My only regret, the distance from family that had once been a little closer.
Last September I started a course at an Evening College in London, it was titled ‘Ministry School Advanced’ I felt way out of my depth even looking at an ‘advanced’ level anything but this was another life changing moment that God had planned in the transition. A new world suddenly opened up. I began learning about the Bible, for real! It began living. I soaked up this goodness that was being taught and found myself excited to share it with others.
Late night conversations returning home would often begin with ‘Guess what I learnt today..’ Even passengers on the train home weren’t safe from the conversations and debates that over-spilled from class.
I was experiencing the love of God, in a different form.
I thought at one point this new phase of my life started a year ago, but I’ve begun to realise it was before that. On returning from Nigeria I was talking to a friend about how I was feeling so unsettled with everything. I didn’t have much of an interest in picking up things that I’d done before I left. I didn’t feel like I fit anymore. I felt like God had me waiting on something.
..............................
_Your objective_: Quote the passage above about the evening Bible course, starting with "My only regret, the" and going on through "over-spilled from class.".
..............................
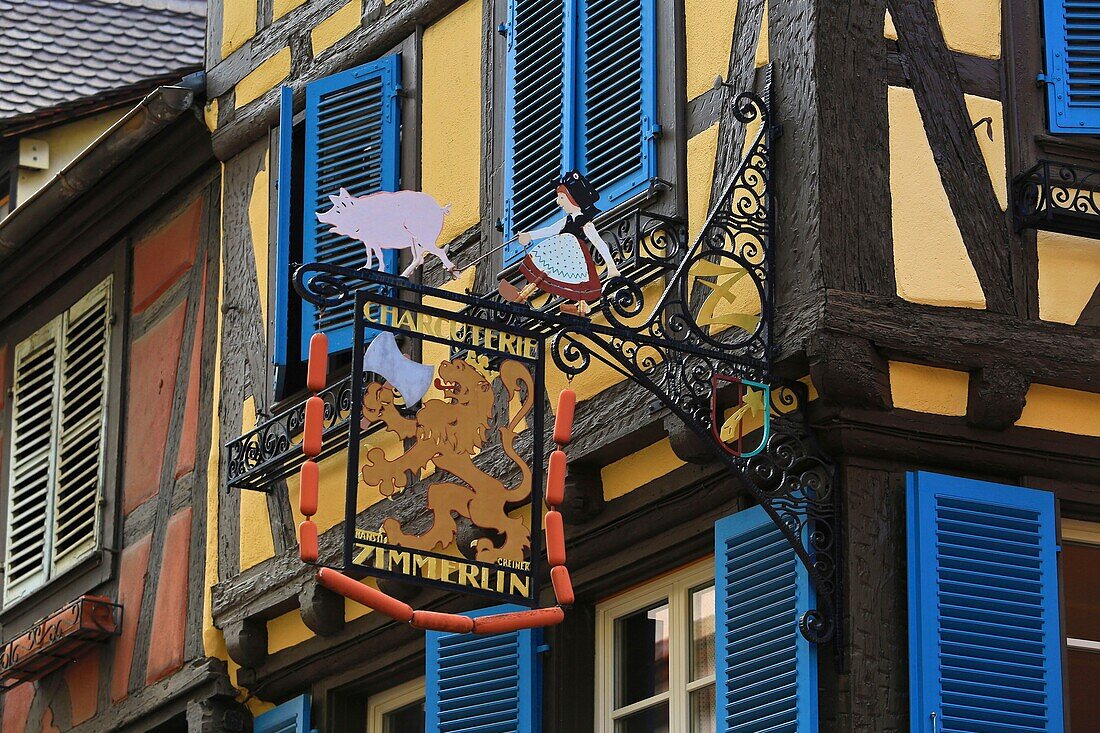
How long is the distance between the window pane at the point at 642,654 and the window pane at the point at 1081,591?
1.37 m

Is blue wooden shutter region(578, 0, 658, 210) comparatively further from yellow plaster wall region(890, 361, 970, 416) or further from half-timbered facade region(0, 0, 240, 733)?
half-timbered facade region(0, 0, 240, 733)

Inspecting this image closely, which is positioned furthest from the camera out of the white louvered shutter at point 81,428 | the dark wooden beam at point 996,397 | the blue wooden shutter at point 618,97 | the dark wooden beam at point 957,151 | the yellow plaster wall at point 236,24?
the white louvered shutter at point 81,428

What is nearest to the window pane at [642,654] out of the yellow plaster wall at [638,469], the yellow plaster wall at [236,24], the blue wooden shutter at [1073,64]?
the yellow plaster wall at [638,469]

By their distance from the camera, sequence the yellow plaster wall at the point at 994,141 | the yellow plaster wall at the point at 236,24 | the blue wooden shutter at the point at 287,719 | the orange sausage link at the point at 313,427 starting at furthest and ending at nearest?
1. the yellow plaster wall at the point at 236,24
2. the blue wooden shutter at the point at 287,719
3. the yellow plaster wall at the point at 994,141
4. the orange sausage link at the point at 313,427

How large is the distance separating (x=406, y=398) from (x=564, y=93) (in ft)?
6.24

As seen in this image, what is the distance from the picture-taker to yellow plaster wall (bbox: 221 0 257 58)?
11.4 m

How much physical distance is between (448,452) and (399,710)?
107 inches

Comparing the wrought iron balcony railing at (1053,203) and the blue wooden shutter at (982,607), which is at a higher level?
the wrought iron balcony railing at (1053,203)

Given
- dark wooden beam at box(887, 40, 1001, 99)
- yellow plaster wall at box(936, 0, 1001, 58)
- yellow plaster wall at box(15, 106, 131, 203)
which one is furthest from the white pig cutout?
yellow plaster wall at box(15, 106, 131, 203)

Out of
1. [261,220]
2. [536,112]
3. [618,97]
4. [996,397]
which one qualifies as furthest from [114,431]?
[996,397]

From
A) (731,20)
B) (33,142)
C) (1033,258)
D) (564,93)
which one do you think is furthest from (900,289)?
(33,142)

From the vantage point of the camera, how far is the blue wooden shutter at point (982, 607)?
7.18 meters

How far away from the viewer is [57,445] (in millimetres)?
12227

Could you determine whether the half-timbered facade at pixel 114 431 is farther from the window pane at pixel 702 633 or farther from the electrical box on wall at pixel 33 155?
the window pane at pixel 702 633
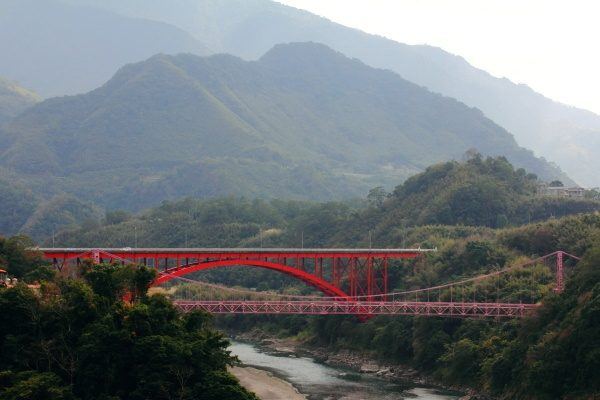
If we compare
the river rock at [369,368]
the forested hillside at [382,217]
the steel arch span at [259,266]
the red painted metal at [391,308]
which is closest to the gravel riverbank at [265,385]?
the red painted metal at [391,308]

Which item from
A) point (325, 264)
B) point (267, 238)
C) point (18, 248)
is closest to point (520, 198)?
point (325, 264)

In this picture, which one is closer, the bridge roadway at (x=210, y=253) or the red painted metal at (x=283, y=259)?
the bridge roadway at (x=210, y=253)

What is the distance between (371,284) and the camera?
9844 cm

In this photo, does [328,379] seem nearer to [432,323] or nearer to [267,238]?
[432,323]

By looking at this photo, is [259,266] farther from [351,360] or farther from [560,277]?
[560,277]

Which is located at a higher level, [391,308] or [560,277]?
[560,277]

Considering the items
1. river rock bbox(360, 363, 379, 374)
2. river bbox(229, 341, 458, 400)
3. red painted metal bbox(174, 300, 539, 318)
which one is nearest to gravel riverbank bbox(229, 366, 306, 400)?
river bbox(229, 341, 458, 400)

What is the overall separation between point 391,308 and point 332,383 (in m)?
8.45

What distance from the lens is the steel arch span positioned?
3359 inches

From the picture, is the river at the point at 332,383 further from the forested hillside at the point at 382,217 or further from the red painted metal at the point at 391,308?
the forested hillside at the point at 382,217

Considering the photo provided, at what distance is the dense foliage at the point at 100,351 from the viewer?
54875 mm

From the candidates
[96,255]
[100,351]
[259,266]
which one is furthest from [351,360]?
[100,351]

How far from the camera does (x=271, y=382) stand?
79688 millimetres

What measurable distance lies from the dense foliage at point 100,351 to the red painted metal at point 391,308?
711 inches
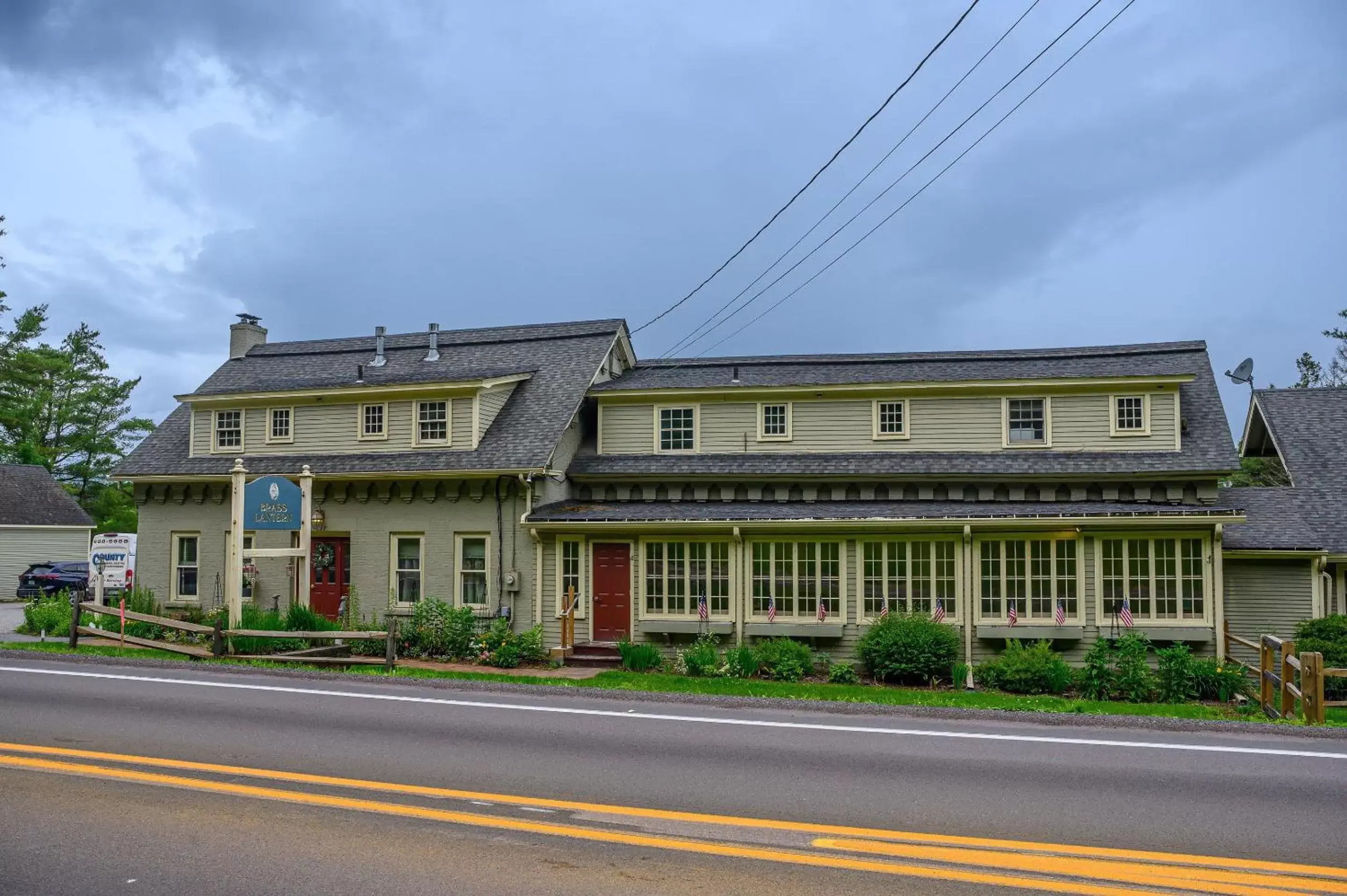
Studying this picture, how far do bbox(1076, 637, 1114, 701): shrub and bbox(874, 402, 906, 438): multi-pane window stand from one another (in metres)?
6.52

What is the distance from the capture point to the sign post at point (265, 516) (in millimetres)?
18984

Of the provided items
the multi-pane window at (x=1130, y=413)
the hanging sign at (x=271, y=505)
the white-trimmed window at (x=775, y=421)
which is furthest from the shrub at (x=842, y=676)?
the hanging sign at (x=271, y=505)

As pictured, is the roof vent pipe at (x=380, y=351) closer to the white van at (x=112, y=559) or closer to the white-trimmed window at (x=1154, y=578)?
the white van at (x=112, y=559)

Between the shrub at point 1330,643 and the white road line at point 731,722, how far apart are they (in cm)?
811

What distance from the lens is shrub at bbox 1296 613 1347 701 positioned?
1716 centimetres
..............................
_Solution for this task_:
My only regret, the distance from family that had once been a little closer.
Last September I started a course at an Evening College in London, it was titled ‘Ministry School Advanced’ I felt way out of my depth even looking at an ‘advanced’ level anything but this was another life changing moment that God had planned in the transition. A new world suddenly opened up. I began learning about the Bible, for real! It began living. I soaked up this goodness that was being taught and found myself excited to share it with others.
Late night conversations returning home would often begin with ‘Guess what I learnt today..’ Even passengers on the train home weren’t safe from the conversations and debates that over-spilled from class.